Five of the patients had a successful 2-stage revision. Second-stage revision procedures ranged from 3 to 47 months after removal of the infected prostheses. Successful revisions were accomplished in patients including those infected with MRSA or gram-negative enteric aerobic organisms. Revision with relapse was seen in an additional 3 patients, with relapse occurring between 6 weeks and as long as 6 years after reimplantation, highlighting the importance of long-term follow-up for patients. Arthrodesis was performed on 4 patients with S. aureus, 3 of whom had MRSA infection; the duration of infection from onset to implant removal was from 3 to 52 months. Delay in treatment often reduces options for therapy.
Two patients had resection arthroplasty-one culture negative and the other with MRSA. Finally, 1 patient with an infected joint required amputation to prevent sepsis after a prolonged 23 year-span. Death occurred in a single patient with Escherichia coli sepsis from the infected TKA.
The authors point out the following factors favoring successful salvage of the TKA: (1) a short interval from onset of infection to irrigation (less than 2 weeks), (2) no loosening of the prostheses, (3) infection with antibiotic-susceptible organisms, and (4) absence of prolonged postoperative exudates or joint swelling.
In their hands, any patient not responding to antibiotics and continuous irrigation within 2 weeks was not likely to salvage the prosthesis. Although irrigation and antibiotic therapy are favored because of the simplicity of the approach, not every patient is a viable candidate.
The decision to remove an infected knee prosthesis must be made within the context of the individual patient's response to conservative therapy, the desired outcome (ie, can the patient be ambulatory or are they incapacitated by comorbid conditions?), and the virulence of the organism.
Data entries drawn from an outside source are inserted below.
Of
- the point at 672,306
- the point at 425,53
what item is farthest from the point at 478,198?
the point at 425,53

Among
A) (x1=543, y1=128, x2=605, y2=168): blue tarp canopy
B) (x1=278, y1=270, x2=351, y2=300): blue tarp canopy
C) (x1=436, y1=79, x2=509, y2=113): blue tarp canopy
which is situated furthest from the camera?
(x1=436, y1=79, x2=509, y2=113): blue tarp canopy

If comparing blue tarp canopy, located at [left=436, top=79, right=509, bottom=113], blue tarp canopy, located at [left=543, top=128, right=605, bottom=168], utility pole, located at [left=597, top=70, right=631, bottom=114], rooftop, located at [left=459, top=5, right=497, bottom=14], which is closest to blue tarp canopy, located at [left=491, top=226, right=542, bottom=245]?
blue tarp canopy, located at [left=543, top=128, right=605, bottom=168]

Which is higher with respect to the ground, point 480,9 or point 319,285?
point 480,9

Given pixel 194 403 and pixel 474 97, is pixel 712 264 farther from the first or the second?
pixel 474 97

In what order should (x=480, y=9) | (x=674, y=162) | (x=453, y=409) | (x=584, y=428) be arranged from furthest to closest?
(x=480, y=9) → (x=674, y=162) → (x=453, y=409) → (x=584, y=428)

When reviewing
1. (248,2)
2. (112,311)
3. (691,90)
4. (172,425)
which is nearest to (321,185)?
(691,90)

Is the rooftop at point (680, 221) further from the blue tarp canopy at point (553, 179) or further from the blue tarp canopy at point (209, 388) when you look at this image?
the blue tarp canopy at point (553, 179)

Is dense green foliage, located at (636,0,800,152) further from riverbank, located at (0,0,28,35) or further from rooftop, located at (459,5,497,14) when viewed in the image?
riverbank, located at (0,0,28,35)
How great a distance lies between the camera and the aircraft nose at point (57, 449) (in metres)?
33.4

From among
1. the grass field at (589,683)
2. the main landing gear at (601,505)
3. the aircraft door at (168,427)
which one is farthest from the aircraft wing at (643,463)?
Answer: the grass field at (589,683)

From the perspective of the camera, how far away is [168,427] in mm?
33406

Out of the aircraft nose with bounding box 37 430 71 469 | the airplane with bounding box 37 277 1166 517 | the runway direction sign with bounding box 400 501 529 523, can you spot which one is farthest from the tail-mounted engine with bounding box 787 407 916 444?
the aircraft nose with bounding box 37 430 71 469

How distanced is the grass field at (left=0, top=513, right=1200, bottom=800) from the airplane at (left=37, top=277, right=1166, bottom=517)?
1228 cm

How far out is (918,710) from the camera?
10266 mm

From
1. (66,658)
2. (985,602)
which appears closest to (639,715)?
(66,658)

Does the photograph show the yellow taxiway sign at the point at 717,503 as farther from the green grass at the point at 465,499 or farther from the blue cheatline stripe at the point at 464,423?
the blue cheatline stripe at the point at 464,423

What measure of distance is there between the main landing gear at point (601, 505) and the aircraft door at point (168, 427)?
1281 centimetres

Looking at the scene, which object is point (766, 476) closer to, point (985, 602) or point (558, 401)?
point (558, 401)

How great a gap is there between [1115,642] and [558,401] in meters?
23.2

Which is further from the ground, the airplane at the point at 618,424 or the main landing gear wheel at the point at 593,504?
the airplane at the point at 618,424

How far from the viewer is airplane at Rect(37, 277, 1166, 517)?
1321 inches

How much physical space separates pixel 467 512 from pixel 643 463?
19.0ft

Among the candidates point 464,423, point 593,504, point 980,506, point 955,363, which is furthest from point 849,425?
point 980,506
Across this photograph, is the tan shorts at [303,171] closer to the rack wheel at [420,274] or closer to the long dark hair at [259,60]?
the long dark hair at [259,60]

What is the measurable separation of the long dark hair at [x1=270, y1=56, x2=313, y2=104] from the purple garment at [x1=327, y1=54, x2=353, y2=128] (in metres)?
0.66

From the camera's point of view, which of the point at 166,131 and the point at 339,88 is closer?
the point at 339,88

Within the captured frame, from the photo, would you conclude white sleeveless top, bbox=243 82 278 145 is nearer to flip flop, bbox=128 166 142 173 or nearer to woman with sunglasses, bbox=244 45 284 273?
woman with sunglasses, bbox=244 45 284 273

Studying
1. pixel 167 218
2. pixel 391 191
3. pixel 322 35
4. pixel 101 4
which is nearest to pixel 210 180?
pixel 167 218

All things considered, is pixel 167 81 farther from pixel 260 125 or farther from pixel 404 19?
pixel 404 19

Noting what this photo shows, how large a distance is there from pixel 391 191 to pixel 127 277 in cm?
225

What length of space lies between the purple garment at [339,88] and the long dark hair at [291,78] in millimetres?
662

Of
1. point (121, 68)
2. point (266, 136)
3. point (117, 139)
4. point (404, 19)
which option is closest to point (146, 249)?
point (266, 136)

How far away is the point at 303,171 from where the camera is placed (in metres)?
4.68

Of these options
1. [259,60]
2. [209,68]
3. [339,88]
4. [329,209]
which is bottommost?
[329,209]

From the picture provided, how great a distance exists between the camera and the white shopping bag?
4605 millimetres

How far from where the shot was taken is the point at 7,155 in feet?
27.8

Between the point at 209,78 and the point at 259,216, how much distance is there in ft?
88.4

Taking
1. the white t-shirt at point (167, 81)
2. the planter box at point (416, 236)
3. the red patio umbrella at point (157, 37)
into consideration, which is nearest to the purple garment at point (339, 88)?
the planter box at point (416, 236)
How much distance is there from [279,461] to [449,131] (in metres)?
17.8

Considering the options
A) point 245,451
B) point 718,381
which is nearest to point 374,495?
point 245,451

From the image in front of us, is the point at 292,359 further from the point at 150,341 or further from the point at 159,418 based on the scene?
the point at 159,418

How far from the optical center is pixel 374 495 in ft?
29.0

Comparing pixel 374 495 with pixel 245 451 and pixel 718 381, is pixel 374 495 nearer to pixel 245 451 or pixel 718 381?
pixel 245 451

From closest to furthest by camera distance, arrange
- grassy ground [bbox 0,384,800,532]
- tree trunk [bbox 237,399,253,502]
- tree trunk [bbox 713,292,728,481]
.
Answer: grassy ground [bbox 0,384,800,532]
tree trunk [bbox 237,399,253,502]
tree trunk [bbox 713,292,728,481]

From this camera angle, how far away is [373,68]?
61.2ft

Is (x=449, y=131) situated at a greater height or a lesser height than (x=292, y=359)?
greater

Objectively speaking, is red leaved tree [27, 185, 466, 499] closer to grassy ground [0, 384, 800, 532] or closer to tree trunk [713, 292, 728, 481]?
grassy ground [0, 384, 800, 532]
Although the number of patients reviewed in this study was small, the authors' experience was in keeping with the literature.2 Approximately 2.0% of all patients with primary TKA developed infection,3 and of those resected with 2-stage revision, 62.5% (5 of 8) had a successful outcome. The reported percentage of patients who responded to debridement with irrigation and antibiotics was in keeping with that reported in the literature.4,5
Although the surgical aspects of revision resection, arthrodesis, and continuous irrigation are of importance and interest, the authors omitted any mention of antibiotic therapy used with the exception of amikacin-impregnated cement. Although details of medical management are scarce, the authors have correctly concluded that longer duration of infection precludes successful implant salvage. What they did not consider was the use of long-term oral suppression for patients who are too debilitated to undergo even the simplest noninvasive surgical procedure.
Given the frequency of TKA infection, it is inevitable that individual physicians will manage a few of these patients. Referral to orthopedic surgeons with the breadth of experience described by these authors will facilitate the best possible outcome for their patients.